Bezug ab Frühjahr 2015

Um den Dorfplatz herum sind ebenerdig die fünf Wohneinheiten mit den Eingängen zum Platz hin angeordnet. Gleichwohl soll das weitläufige Areal nicht nur für die Bewohner im Inneren, sondern auch für Besucher eine offene Einrichtung, so dass Süssendell seinen Charakter als Ausflugsort in dem attraktiven Naherholungsgebiet nicht verlieren muss. Ein Café nebst Terrasse lädt zum Verweilen ein. Parkplätze für Besucher und Mitarbeiter liegen an der Zufahrt der Senioreneinrichtung, deren Gelände selbst weitestgehend autofrei bleibt.

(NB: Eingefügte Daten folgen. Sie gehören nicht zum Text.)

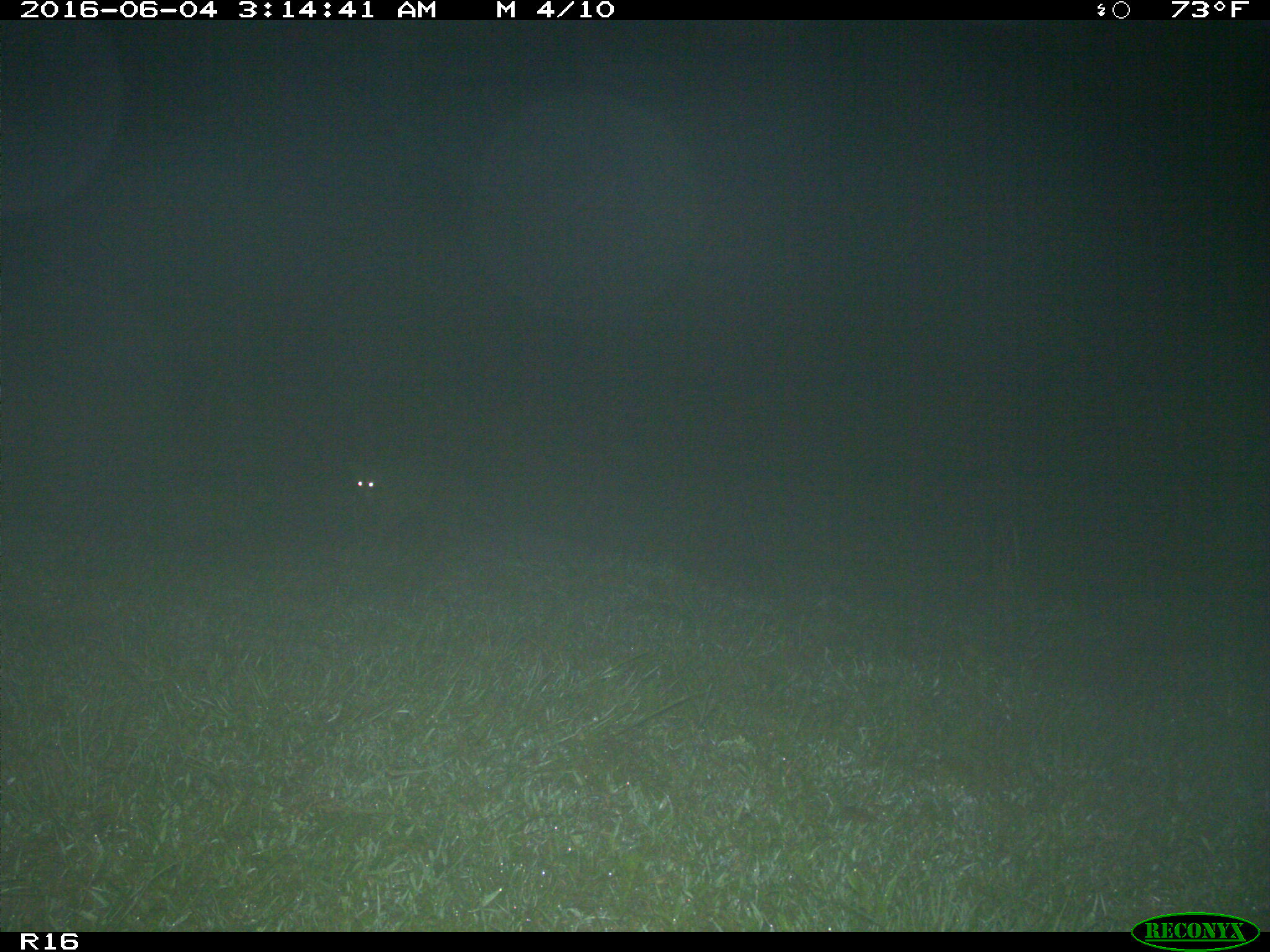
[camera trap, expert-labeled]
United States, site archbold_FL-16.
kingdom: Animalia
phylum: Chordata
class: Mammalia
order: Artiodactyla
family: Bovidae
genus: Bos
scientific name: Bos taurus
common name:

Auch bei den barrierefreien Gebäuden will die AWO Mittelrhein Akzente setzen. Sie sollen in energieeffizienter und ökologisch zeitgemäßer Bauweise errichtet werden. Bei der Ausstattung der dem jeweiligen Grad der Erkrankung angepassten Wohnungen wird Wert gelegt auf eine individuelle Note.

Feste Bestandteile sind nach den Vorstellungen der AWO eine Wohnküche, ein Wohnzimmerbereich, ein als Einzelzimmer mit eigenem Bad angelegtes Bewohnerzimmer sowie erforderliche Nebenräume. Für Schwerstpflegebedürftige werden besondere Ausstattungsmerkmale vorgesehen, macht Brabeln auch auf den Erfahrungsschatz seiner Organisation aufmerksam. Die AWO-Gesa betreibt zwölf stationäre Altenhilfeeinrichtungen mit rund 1600 Plätzen im Bezirk, unter anderem auch in Düren und Herzogenrath.

Verläuft die Bauleitplanung wie erwartet, hofft die AWO bis Ende diesen Jahres die Baugenehmigung zu erhalten, so dass 2014 abgerissen und aufgebaut werden kann. Die ersten Bewohner könnten dann im Frühjahr 2015 das neue Heim beziehen.